NADAL NAUCZA SIĘ O WIECZNYCH MĘKACH W OGNIU

    Jednakże niektórzy powiedzą, że były to poglądy panujące w Wiekach Ciemnych. Ludzie w XX wieku są na ogół o wiele bardziej oświeceni, nie głoszą już i nie wierzą w wieczne męki, szczególnie zaś w wieczne męki w literalnym ogniu, przeznaczone jako kara dla potępionych. Z przykrością musimy stwierdzić, że wielu ludzi odrzuciło Biblię i chrześcijaństwo, błędnie wierząc, że zawierają one nauki o wiecznych mękach. Ludzie ci nie są w stanie, uwierzyć, że Bóg, który naucza, że należy miłować swych nieprzyjaciół, mógłby skazywać na wieczne męki w ogniu Swe własne samowolne ludzkie stworzenia.

    Jednakże nauka o wiecznych mękach w literalnym ogniu jest nadal propagowana przez niektórych duchownych podczas kampanii ewangelistycznych, ruchów odrodzeniowych, kazań, w niektórych książkach, czasopismach, broszurkach, programach radiowych i telewizyjnych, itp. Tym sposobem nawraca się niektórych przy pomocy strachu (Mat. 23:15).

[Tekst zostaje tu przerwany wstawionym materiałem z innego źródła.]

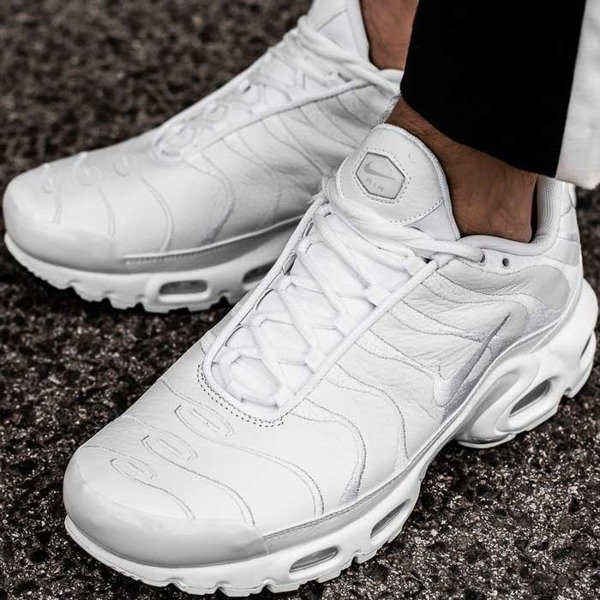 Nike Air Max Plus (AJ2029-100)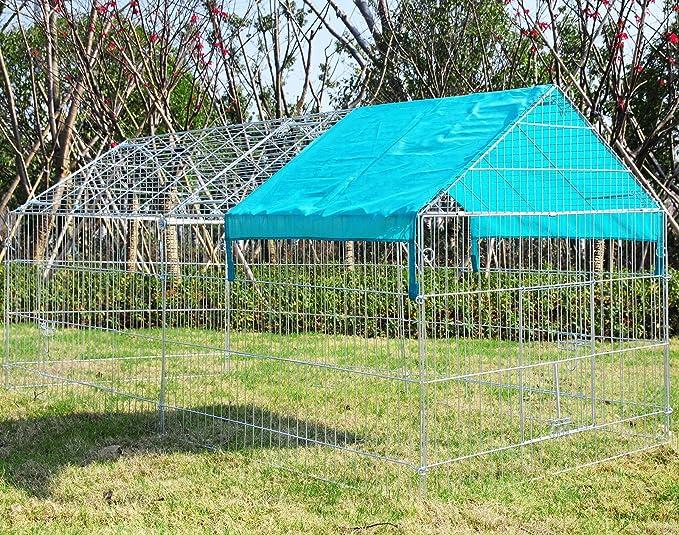 Desconocido Cachorro Parque Valla Perros Animales: Amazon.es: Productos para mascotas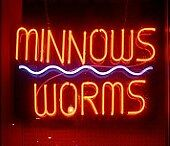 Minnows and / or Worms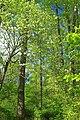 Streamside Hike (2) (14032149287).jpg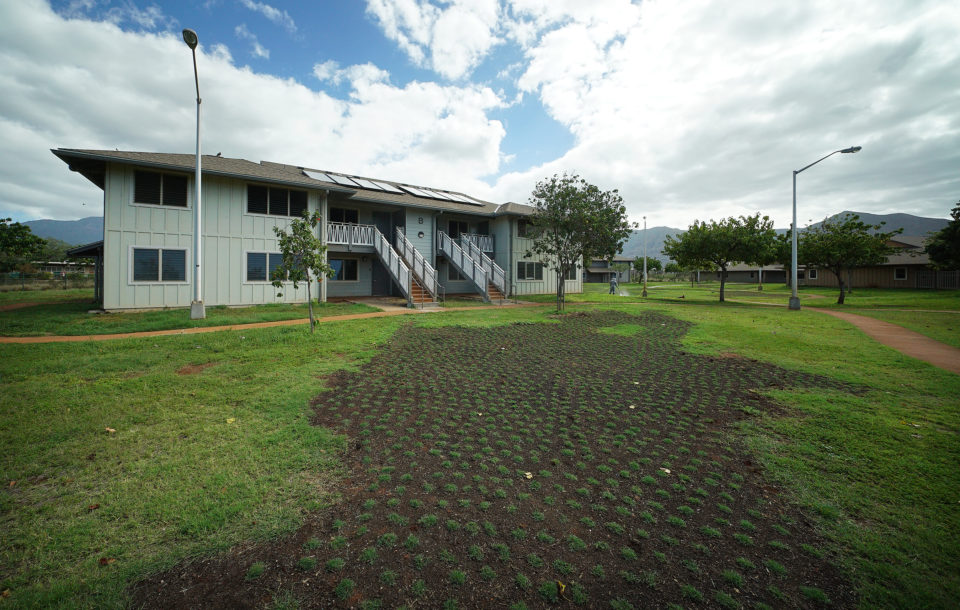 State Ohana Zone Money Is Beginning To Produce Housing, Services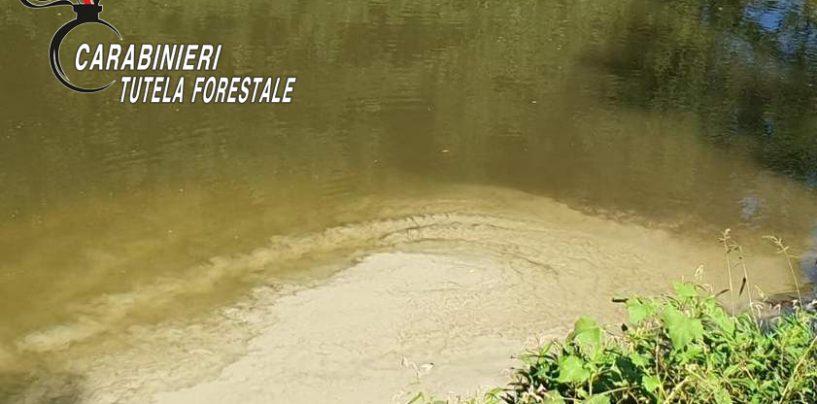 Ancora sversamenti industriali nel fiume Sabato, individuato il responsabile dell'azienda inquinante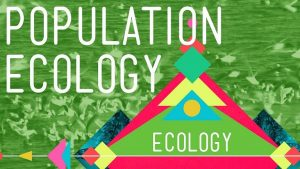 What is population Ecology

    Na dowód, że nawet w obecnym XX wieku dumnej cywilizacji, dojrzałej myśli i chrześci-jańskiego przebudzenia, niektórzy nadal uparcie trzymają się nauki o wiecznych mękach w literalnym ogniu, publikując i namawiając innych, by kupowali i rozpowszechniali pozycje błędnie przedstawiające naszego wielkiego, mądrego, sprawiedliwego i miłującego Boga, przytaczamy poniżej urywek z książki pod tytułem "The Sights of Hell" "Obrazy piekła"), która została napisana kilka lat temu przez wielebnego (?) J. Furnissa jako "książka dla dzieci i młodzieży" XX wieku. Celem jej było zastraszenie młodszych pokoleń, aby w ten sposób przyjęły chrześcijaństwo, podobnie jak wiele osób ze starszego pokolenia "nawróciło się" z powodu strachu. Oto, co tam czytamy:

    Zajrzyjcie do tego pokoju. Cóż to za straszne miejsce! Dach rozgrzany do czerwoności, ściany rozgrzane do czerwoności, a podłoga podobna jest do grubej płyty z rozgrzanego do czerwoności żelaza. Spójrzcie, na środku tej rozpalonej do czerwoności podłogi stoi dziewczyna! Wygląda na około 16 lat. Ma bose stopy. Nie ma ani pończoch, ani butów; jej bose nogi dotykają rozpalonej do czerwoności podłogi. Nigdy odkąd po raz pierwszy stanęła na tej rozpalonej podłodze nie otworzono tego pokoju. Lecz teraz dziewczyna dostrzega, że drzwi się otwierają. Biegnie ku nim. Upadła na kolana, na rozpaloną do czerwoności podłogę. Słuchajcie! Ona mówi: "Od lat stoję na tej rozpalonej do czerwoności podłodze dotykając jej gołymi stopami. Dzień i noc, ta czerwona, rozpalona podłoga jest jedynym miejscem, na którym stoję. Ani na chwilę sen nie pomógł mi zapomnieć o tej okropnej płonącej podłodze. Spójrzcie na moje poparzone i krwawiące stopy. Pozwólcie mi zejść z tej płonącej podłogi chociaż na małą chwilkę, tylko na jedną, małą, krótką chwilkę! Oh, gdybym mogła zapomnieć o bólu tych nieskończenie długich lat wieczności, choć tylko na chwilę"!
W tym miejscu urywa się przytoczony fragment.